GOMA: Geometrically Optimal Mapping via Analytical Modeling for Spatial Accelerators

This paper presents GOMA, a geometrically abstracted, globally optimal framework that uses analytical modeling to efficiently solve the combinatorial GEMM mapping problem for spatial accelerators, achieving significant improvements in energy-delay product and search speed over state-of-the-art methods.

Wulve Yang, Hailong Zou, Rui Zhou, Jionghao Zhang, Qiang Li, Gang Li, Yi Zhan, Shushan Qiao

Published Tue, 10 Ma
📖 4 min read☕ Coffee break read

Imagine you are the manager of a massive, high-tech factory (a Spatial Accelerator) tasked with assembling millions of tiny Lego structures (performing Matrix Multiplications, the math behind AI).

Your factory has different storage rooms: a giant warehouse outside (DRAM), a large storage room inside (SRAM), workbenches (PE Arrays), and small toolboxes right next to the workers' hands (Registers).

The goal is to build the structures as fast and energy-efficiently as possible.

The Problem: The "Choice" Nightmare

To get the job done, you have to decide:

  1. How to pack the Lego bricks: Do you bring in a huge box of bricks at once, or small handfuls? (This is Tiling).
  2. The order of operations: Do you build the left side first, then the right? Or do you build the top, then the bottom? (This is Loop Permutation).
  3. What to keep on the workbench: Do you keep the bricks in the toolbox, or just grab them from the warehouse every single time you need one? (This is Bypass).

The problem is that there are trillions of possible ways to arrange these choices. It's like trying to find the perfect outfit by trying on every single combination of shirts, pants, and shoes in the world. If you try them all one by one, you'll be old before you finish. If you just guess (which most current AI tools do), you might get a decent outfit, but you'll miss the perfect one that saves the most energy.

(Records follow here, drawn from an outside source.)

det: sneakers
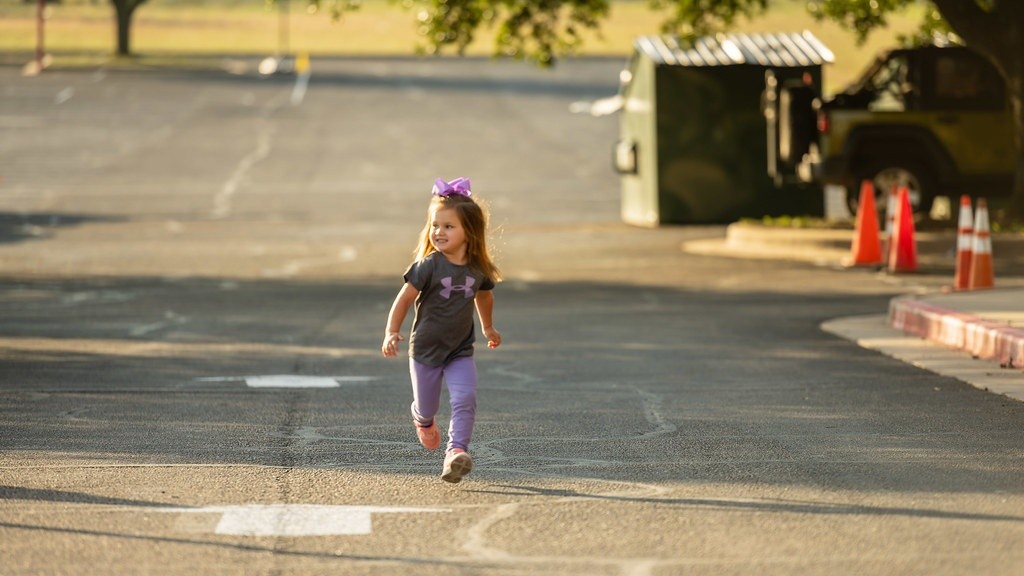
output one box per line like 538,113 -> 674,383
413,419 -> 440,448
440,449 -> 471,483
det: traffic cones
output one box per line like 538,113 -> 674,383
944,195 -> 974,291
888,184 -> 920,273
967,196 -> 994,291
884,183 -> 897,267
843,180 -> 883,267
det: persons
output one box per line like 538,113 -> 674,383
381,178 -> 502,484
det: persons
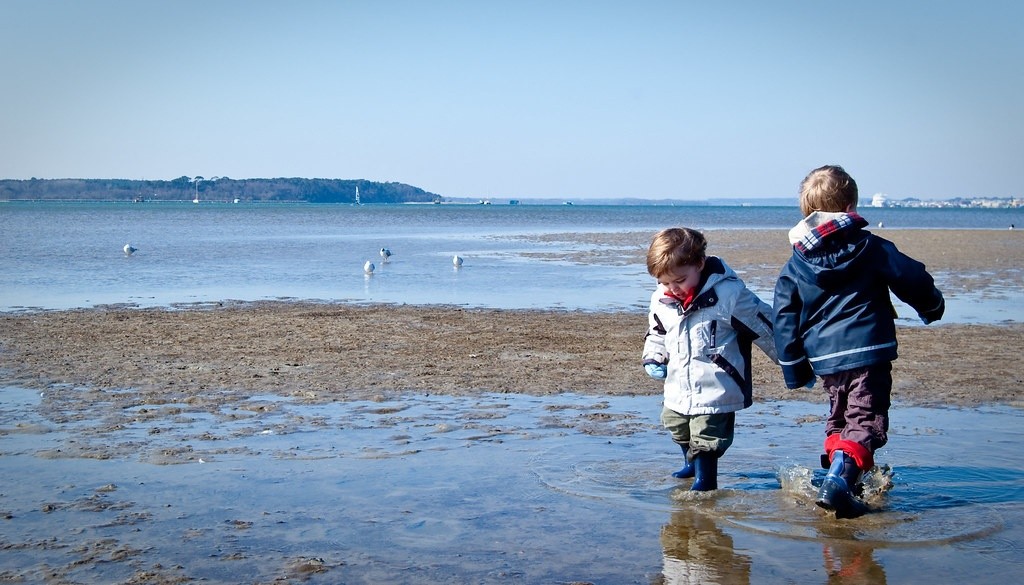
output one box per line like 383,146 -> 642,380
642,226 -> 772,491
773,166 -> 945,518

The Solution: GOMA (The "Geometric GPS")

The paper introduces GOMA, a new tool that acts like a GPS for your factory. Instead of guessing or trying every path, GOMA uses a clever trick called Geometric Abstraction.

1. The "Shadow" Analogy (Geometric Abstraction)

Imagine your Lego structure is a 3D cube. GOMA doesn't look at the cube itself; it looks at the shadows the cube casts on the walls.

  • One shadow shows the "Left/Right" view.
  • One shows the "Front/Back" view.
  • One shows the "Top/Bottom" view.

GOMA realizes that every time you move a step in the factory, you only change two of these shadows, while one stays the same.

  • If you move "Forward," the "Top" shadow doesn't change, so you don't need to fetch new "Top" bricks. You reuse what you have!
  • If you move "Sideways," the "Front" shadow stays the same, so you reuse those bricks.

By tracking these shadows, GOMA can instantly calculate exactly how many bricks need to be moved between storage rooms. It turns a complex, messy puzzle into a simple math equation that can be solved in a split second.

2. The "Shortcut" (Analytical Modeling)

Most other tools try to simulate the factory running to see how much energy it uses. This is like actually building the Lego set to see how long it takes. It's slow.

GOMA, however, has a magic formula. Because it understands the geometry of the shadows, it can predict the energy cost of any arrangement instantly (in O(1) time, which means it takes the same tiny amount of time whether you have 10 bricks or 10 billion).

3. The "Perfect Solution" (Global Optimality)

Because GOMA has this instant formula, it can use a powerful math solver to look at all the possibilities at once and find the single best arrangement.

  • Old tools: "I'll try 1,000 random outfits and pick the best one I found." (Might miss the perfect one).
  • GOMA: "I have a map of the entire world. I can prove mathematically that this specific outfit is the absolute best possible one."

Why Does This Matter?

The researchers tested GOMA on modern AI models (like the ones powering chatbots and image generators).

  • Energy Savings: GOMA found ways to run these models 2 to 4 times more efficiently than the current best tools. That means your phone battery lasts longer, or your data center uses less electricity.
  • Speed: GOMA figured out the best plan 4 to 70 times faster than the competition. It didn't waste time guessing; it just calculated the answer.

The Takeaway

Think of GOMA as the difference between a tourist wandering around a city hoping to find the best restaurant, and a local who has a perfect map and knows exactly which restaurant is the best, how to get there, and how much it costs, without ever having to walk the whole city.

It takes a chaotic, overwhelming problem (choosing how to run AI on chips) and turns it into a clean, solvable geometry puzzle, guaranteeing the most efficient result every time.